Speaker
Description
Among the bases that substantiate the feasibility of the FCC, the RF characterization of scaled versions of accelerating cavities becomes one of the major milestones within the project timeline. In particular, niobium thin film cavity deposition is regarded as the main alternative to the bulk (for example, this is the technology used in the HIE-ISOLDE QWRs at CERN), leveraging the heat transfer efficiency of copper as substrate, among many other advantages of this technology. Keeping that in mind, the R&D procedure for the coating optimization may be summarized as follows: (i) as first step, the evaluation of the sputtered niobium on copper flat samples is carried out by using a quadrupole resonator (QPR). The QPR allows for a controlled test of the thermally isolated sample exposed to RF fields.

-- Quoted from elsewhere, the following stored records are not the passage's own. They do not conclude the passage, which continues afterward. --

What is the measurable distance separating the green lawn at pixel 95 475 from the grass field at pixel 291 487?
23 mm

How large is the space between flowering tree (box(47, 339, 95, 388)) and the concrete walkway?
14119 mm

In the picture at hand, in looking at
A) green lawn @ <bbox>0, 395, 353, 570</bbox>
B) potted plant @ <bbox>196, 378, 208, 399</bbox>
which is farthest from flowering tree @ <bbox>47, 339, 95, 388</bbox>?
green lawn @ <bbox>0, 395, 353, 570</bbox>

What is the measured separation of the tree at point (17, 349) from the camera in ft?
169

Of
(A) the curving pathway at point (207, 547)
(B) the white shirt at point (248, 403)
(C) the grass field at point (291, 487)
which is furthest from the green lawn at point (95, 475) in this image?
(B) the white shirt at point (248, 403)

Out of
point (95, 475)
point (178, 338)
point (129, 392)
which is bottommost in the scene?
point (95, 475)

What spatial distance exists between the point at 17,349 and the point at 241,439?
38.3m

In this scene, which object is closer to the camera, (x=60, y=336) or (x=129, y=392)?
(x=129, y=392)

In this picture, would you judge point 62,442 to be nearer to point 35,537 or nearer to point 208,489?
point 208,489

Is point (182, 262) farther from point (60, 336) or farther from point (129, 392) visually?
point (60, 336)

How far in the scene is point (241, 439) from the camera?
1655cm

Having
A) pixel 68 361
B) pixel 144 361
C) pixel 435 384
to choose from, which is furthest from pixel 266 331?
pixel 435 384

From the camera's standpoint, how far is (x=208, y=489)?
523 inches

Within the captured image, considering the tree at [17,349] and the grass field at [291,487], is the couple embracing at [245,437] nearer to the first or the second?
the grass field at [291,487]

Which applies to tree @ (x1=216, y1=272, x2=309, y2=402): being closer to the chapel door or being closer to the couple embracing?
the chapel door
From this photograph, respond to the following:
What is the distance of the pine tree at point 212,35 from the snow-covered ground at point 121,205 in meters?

This test is based on a precise calorimetric compensation applied to a relatively simple geometry so that the possible uncertainties during both the sample manufacturing and testing are greatly reduced; (ii) then, the recipe used for the sample preparation is repeated to produce the coated cavities; and (iii) in order to push the cavity performance and overcome the mid- and high-field Q-slope, the current strategy attempts to optimize the substrate for the film deposition. In this sense, two different prototypes of seamless substrates: one made of copper electroformed on a mandrel and another one machined from the bulk; are successively tested at the cryolab to master the preparation technique. In parallel, a thermal mapping system for coated cavities, based on contact thermometry, is under development to pinpoint the mechanisms responsible of performance degradation.